Le “buone intenzioni” di Galilei non verranno ben recepite dalla Chiesa del tempo e questo alla luce del clima culturale proprio della Controriforma. Come infatti abbiamo detto in precedenza, il Concilio di Trento aveva fatto divieto ai singoli di interpretare la Sacra Scrittura, per giunta, Galilei non è un ecclesiastico o un teologo ma è un laico.

Il ragionamento del Galilei prosegue enunciando la distinzione fra ambito scientifico e teologico. Scrive infatti:

… mi pare che nelle dispute sul piano naturale ella (la Sacra Scrittura) dovrebbe essere collocata alla fine: perché procedendo allo stesso modo dal verbo divino sia la sacra Scrittura che la natura,quella come espressione dello Spirito Santo e questa come esecutrice osservantissima degli ordini di Dio

Chi ha voluto successivamente fare di Galilei una vittima dell’oscurantismo cristiano trova forse in queste parole la più grande smentita. Galileo Galiei è un credente che vede Dio all’opera tanto nella Sacra Scrittura quanto nella natura. Trovandosi però la Sacra Scrittura nello stato di essere scritta per essere compresa anche dal volgo, essa non è attendibile, secondo lo scienziato pisano, per capire le leggi della natura le quali possono essere afferrate solo con l’esperienza sensibile o con certe dimostrazioni:

Pare che quello degli effetti naturali che o la sensata esperienza ci pone davanti agli occhi o le necessarie dimostrazioni  ci fanno concludere, non debba in alcun conto essere cancellato in caso di dubbi con passi della Sacra Scrittura.

Riprendendo quanto fino ad ora sostenuto Galilei sviluppa ora un ragionamento a fortiori: se le verità alte dei dogmi riguardanti Dio, al fine di essere compresi dagli uomini, sono esposti nella Sacra Scrittura in modo assai semplice con immagini e figure che, se prese alla lettera, addirittura potrebbero essere prese come quanto di più falso sulla natura di Dio, allora tanto più questo di deve asserire per tutto quello che nella Bibbia riguarda il mondo naturale.

Se per questo solo rispetto, di adeguarsi alla capacità di popoli rozzi e indisciplinati, non s’è astenuta la Scrittura di esprimere in modo velato i suoi principalissimi dogmi, attribuendo  perfino allo stesso Dio condizioni lontanissime e contrarie alla sua essenza, chi vorrà con certezza ed energia sostenere che ella, messo da parte tale rispetto, nel parlare anche casualmente di terra o sole o d’altra creatura, abbia scelto di contenersi con tutto rigore dentro  ai limitati e ristretti significati delle parole?

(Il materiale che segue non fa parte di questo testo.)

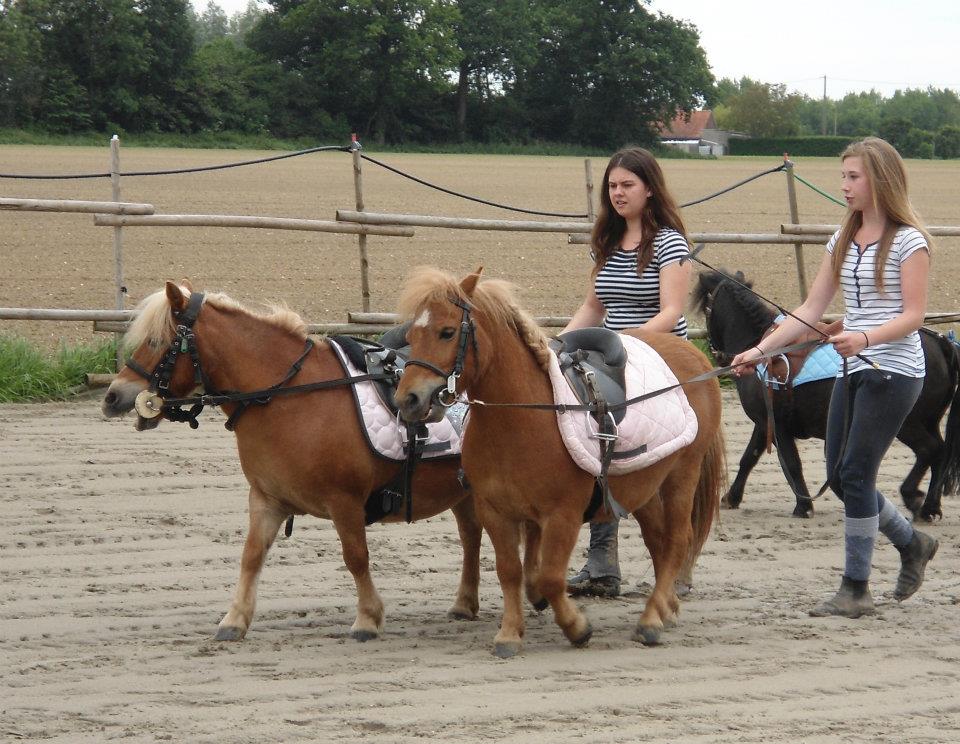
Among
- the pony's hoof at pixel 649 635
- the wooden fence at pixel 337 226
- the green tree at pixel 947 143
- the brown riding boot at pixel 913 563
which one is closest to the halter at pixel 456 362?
the pony's hoof at pixel 649 635

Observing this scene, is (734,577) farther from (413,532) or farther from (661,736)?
(661,736)

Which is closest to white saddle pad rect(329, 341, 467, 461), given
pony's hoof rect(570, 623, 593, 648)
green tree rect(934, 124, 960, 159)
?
pony's hoof rect(570, 623, 593, 648)

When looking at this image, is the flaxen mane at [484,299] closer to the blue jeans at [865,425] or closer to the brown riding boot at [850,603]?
the blue jeans at [865,425]

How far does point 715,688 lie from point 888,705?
56 centimetres

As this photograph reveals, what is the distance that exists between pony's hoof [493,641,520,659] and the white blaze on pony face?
1.29 metres

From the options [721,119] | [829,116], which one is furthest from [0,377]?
[829,116]

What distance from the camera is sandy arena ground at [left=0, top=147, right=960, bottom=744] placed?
3742 mm

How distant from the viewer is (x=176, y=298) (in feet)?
14.7

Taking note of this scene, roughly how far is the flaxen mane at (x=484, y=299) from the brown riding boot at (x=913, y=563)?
1967 mm

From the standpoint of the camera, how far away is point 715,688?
409 cm

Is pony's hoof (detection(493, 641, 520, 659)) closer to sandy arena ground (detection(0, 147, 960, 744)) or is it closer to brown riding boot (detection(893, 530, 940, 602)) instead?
sandy arena ground (detection(0, 147, 960, 744))

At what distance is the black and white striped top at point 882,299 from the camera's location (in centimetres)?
464

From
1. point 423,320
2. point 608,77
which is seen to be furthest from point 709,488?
point 608,77

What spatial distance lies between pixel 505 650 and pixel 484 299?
1318 mm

L’inaffidabilità della Sacra Scrittura nelle questioni che riguardano l’ambito naturale deve far sì che le sue parole non vengano impegnate a sostenere tesi che l’esperienza potrebbe rivelare false in seguito. Secondo Galilei ci si deve attenere a un principio di prudenza:

…crederei che fosse prudente non consentire ad alcuno di impegnare brani della Scrittura obbligando tali interpreti in un certo modo, a dover sostenere per vere alcune conclusioni naturali, delle quali una volta il senso e le ragioni dimostrative e necessarie ci potessero manifestare il contrario

La distinzione operata da Galilei fra verità di fede e verità di natura non impoverisce affatto secondo il suo pensiero la grandezza e l’autorità delle Sacre Scritture, anzi esse ci mostrano l’unica via necessaria per la nostra salvezza che in nessuna altra parte possiamo trovare se non in esse:

Sarei dell’avviso che l’autorità delle Sacre Lettere abbia avuto il fine di convincere gli uomini con quegli articoli e preposizioni, che essendo necessarie per la loro salute e superando ogni discorso umano, farsi a noi credibili che per bocca dello Spirito Santo.

La parte teologica si conclude con un’osservazione sulla quantità dei dati scientifici contenuti nella Bibbia: Galilei osserva che se essi fossero una condizione indispensabile per la nostra salvezza, sarebbero molto più ampi i riferimenti della Scrittura al mondo naturale, essi invece sono assai esigui e limitati.